Transmutations: Making Them Stick

Most married couples will, throughout the course of the marriage, exchange any number of gifts with each other. Gifts such as jewelry, clothing, cars, etc., are considered articles of a personal nature intended to be used solely or principally by the receiving spouse, and for the most part have no legal significance. If the parties were to later divorce, all such gifts would become the separate property of the receiving spouse.

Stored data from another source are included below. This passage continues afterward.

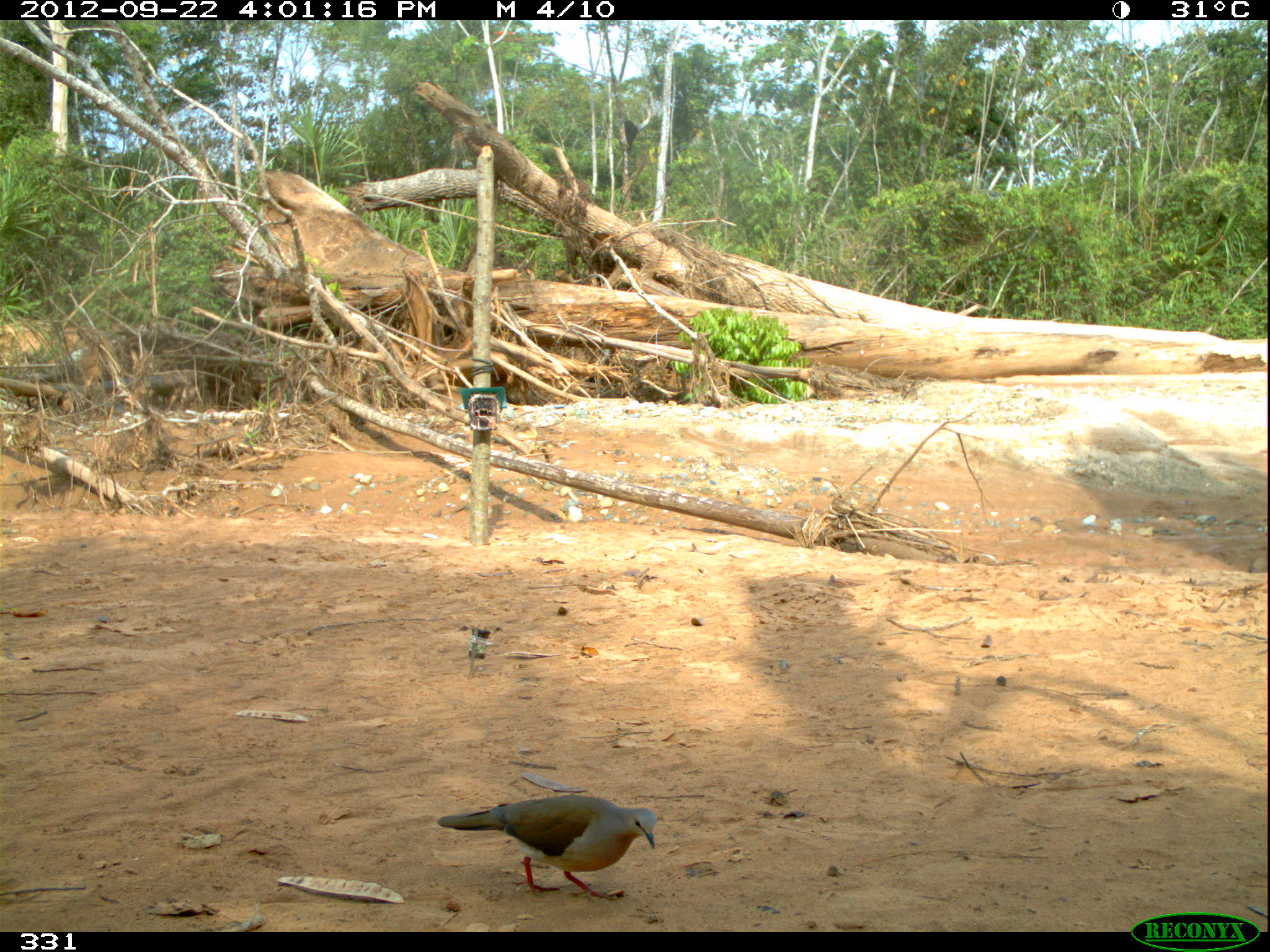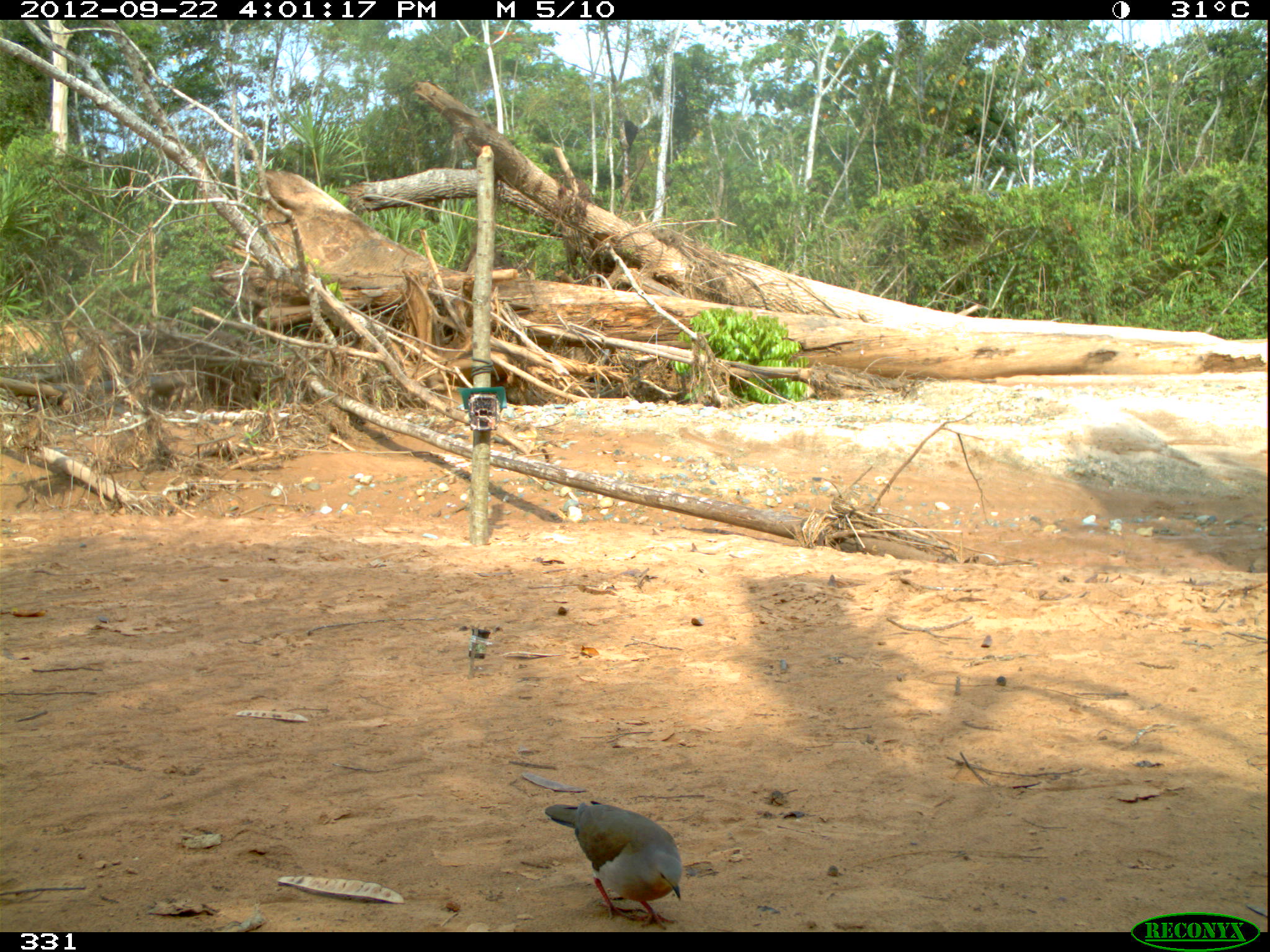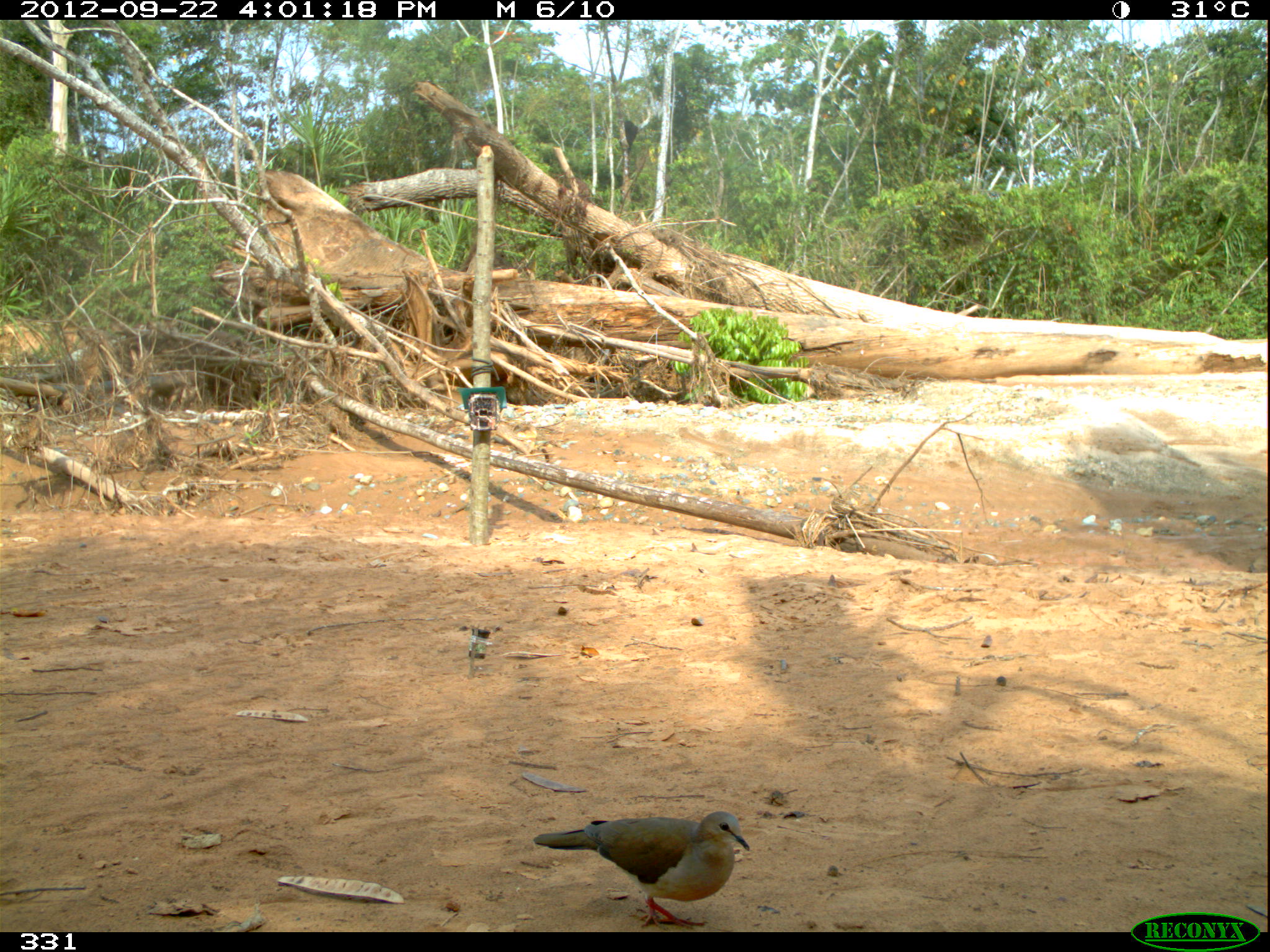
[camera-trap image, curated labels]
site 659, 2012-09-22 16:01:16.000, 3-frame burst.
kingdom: Animalia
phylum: Chordata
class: Aves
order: Columbiformes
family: Columbidae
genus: Leptotila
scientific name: Leptotila rufaxilla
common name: gray-fronted dove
Leptotila rufaxilla (gray-fronted dove).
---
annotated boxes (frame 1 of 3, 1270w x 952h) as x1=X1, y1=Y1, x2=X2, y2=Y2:
leptotila rufaxilla: x1=434, y1=793, x2=655, y2=902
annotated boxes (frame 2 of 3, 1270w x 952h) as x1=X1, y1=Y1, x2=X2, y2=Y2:
leptotila rufaxilla: x1=544, y1=799, x2=681, y2=930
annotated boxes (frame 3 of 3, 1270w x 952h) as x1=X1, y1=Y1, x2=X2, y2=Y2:
leptotila rufaxilla: x1=533, y1=810, x2=750, y2=930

But suppose the “gift” was a community property asset that one spouse wanted to give to the other as his/her separate property. Or a spouse’s separate property that he/she wanted to give to the community, or to the other spouse as his/her separate property. In California, an exchange of this nature is called a “transmutation,” and if it is not done correctly, it will fail, regardless of the clear intent of the parties.

What Is A Transmutation?

A transmutation is a change in the characterization of property. Thus, a married couple may, by agreement or transfer, with or without consideration, (1) transmute community property to separate property of either spouse, (2) transmute separate property of either spouse to community property, or (3) transmute separate property of one spouse to separate property of the other spouse. (Family Code § 851.)

 How Is It Done?

Transmutations are governed by California Family Code Section 852, and have been the subject of a number of California Supreme and Appellate Court decisions. Section 852 states, in part:

“(a) A transmutation of real or personal property is not valid unless made in writing by an express declaration that is made, joined in, consented to, or accepted by the spouse whose interest in the property is adversely effected.”

Thus, the first requirement for a valid transmutation is a writing. Next, the writing must contain an express declaration. The California Supreme Court interpreted the “express declaration” provision as “requiring language which expressly states that a change in the characterization or ownership of the property is being made.” (Estate of MacDonald (1990) 51 Cal.3d 262, 272.)

Further, the determination of whether the language of a writing purporting to transmute property meets the MacDonald test must be made by reference to the writing itself, without resort to extrinsic evidence (meaning outside evidence, beyond the writing on its face). Finally, the express declaration must be “made, joined in, consented to, or accepted by the spouse whose interest in the property is adversely effected.”

The MacDonald Court noted that although no particular terms, such as “transmutation,” “community property” or “separate property” are required in an express declaration, nevertheless, it must be clear from the writing that the adversely effected party was aware that the legal effect of his/her signature on the writing might be to alter the character or ownership of his/her interest in the asset.

The Take Away

There are no exceptions to the requirements of Family Code Section 852. If you and your spouse wish to transmute property, you need to comply with the statutory requirements and you need to include the proper language, or else it may not be enforceable upon divorce. Thus, if you intend to transmute property, it is wise to consult with an attorney.